Eggs cracked into a spicy Mexican tomato sauce, topped with grated cheese, sour cream and coriander.
The name of this recipe suggests that it should be eaten as a weekend breakfast, but it is equally suitable for a quick, easy, tasty and healthy (2 of your 5 a day!) weekday dinner.
I came up with this recipe when staying with my mum and dad who keep laying chickens in the back garden. We had a huge surplus of eggs one summer so I came up with this recipe as a way of using the eggs as the centre of a meal.

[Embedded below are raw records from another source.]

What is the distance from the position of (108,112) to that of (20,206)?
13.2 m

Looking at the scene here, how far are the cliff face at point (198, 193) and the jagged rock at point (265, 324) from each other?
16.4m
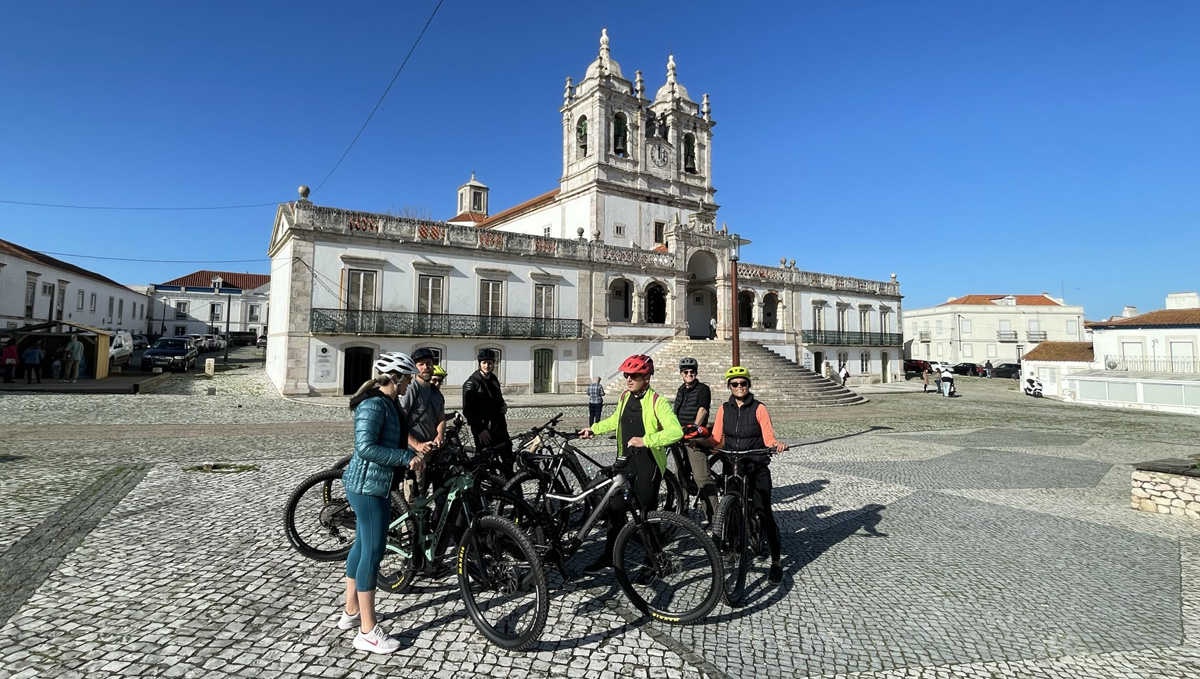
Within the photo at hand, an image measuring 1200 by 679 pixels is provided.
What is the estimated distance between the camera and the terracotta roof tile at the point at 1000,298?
54.0 meters

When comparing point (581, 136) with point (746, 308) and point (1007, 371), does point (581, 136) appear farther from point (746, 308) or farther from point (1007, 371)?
point (1007, 371)

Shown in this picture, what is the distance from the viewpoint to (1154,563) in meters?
4.79

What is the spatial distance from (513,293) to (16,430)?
15700 mm

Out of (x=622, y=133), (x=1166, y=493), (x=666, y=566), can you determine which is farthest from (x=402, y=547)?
(x=622, y=133)

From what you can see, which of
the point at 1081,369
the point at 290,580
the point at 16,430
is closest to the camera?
the point at 290,580

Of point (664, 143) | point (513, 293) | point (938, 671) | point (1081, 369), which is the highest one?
point (664, 143)

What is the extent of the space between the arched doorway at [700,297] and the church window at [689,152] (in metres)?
7.09

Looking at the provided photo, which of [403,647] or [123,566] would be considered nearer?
[403,647]

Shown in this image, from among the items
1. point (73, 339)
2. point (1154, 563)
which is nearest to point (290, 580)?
point (1154, 563)

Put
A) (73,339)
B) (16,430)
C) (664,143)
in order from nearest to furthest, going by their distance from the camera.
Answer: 1. (16,430)
2. (73,339)
3. (664,143)

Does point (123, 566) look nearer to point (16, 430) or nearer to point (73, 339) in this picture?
point (16, 430)

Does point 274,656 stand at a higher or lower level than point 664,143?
lower

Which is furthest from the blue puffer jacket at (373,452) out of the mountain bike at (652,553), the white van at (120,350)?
the white van at (120,350)

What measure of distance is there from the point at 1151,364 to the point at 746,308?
61.5ft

Variations: Omit the chorizo for a vegetarian version or serve on a bed of wilted spinach for a healthier option!
Ingredients: Serves 2
- ½ an Onion
- 1 Clove of Garlic
- 1 Chilli
- 150g Chorizo Sausage (Optional)
- 1 Red or Yellow Pepper
- 1 Tbsp Smoked Paprika
- 1 Tsp Ground Cumin
- 1 Tsp Ground Coriander
- 1 Tbsp All Purpose Seasoning
- 1 Can of Chopped Tomatoes
- 4 Free Range Eggs
- Grated Cheddar Cheese
- Sour Cream
- Fresh Coriander
- Lime Wedges
- Tortilla Wraps
Fry the onions and Chorizo in a pan until cooked through, then add the finely sliced garlic and chilli.
Finely Slice the pepper and add to the onions, fry for a few more minutes.

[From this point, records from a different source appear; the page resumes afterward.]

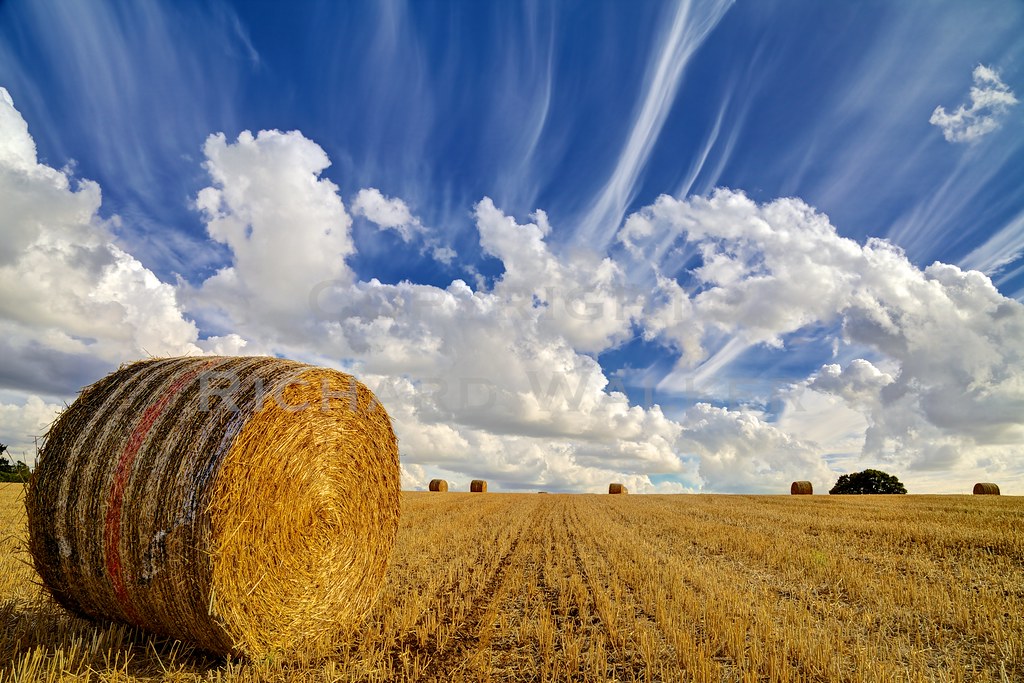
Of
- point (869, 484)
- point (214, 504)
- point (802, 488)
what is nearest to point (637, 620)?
point (214, 504)

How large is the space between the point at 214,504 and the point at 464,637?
7.65 feet

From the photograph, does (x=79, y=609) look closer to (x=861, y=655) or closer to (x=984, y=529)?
(x=861, y=655)

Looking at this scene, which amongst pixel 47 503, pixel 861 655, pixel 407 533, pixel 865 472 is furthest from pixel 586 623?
pixel 865 472

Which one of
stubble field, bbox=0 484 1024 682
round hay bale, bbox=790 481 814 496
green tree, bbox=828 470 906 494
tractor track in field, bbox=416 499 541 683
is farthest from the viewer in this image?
green tree, bbox=828 470 906 494

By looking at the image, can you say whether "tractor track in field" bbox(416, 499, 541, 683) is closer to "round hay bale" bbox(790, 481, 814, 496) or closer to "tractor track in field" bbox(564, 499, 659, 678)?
"tractor track in field" bbox(564, 499, 659, 678)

Stir in the spices, then add the chopped tomatoes, along with a splash of water and cook for a further 5 minutes until the sauce has thickened and come together, season to taste.
Make a small well in the sauce and crack in an egg, repeat for the other three eggs in quick succession, so that they will all be cooked perfectly at the same time! Simmer for a further 5 minutes until the egg whites are completely cooked but the yolks are still runny. (If you prefer your eggs more cooked, you could put the pan under the grill for a few minutes at this point)
Grate over the cheddar cheese, spoon some soured cream into the pan, and sprinkle over the chopped coriander.
Remove from the heat and serve with warmed tortilla wraps, guacamole and lime wedges.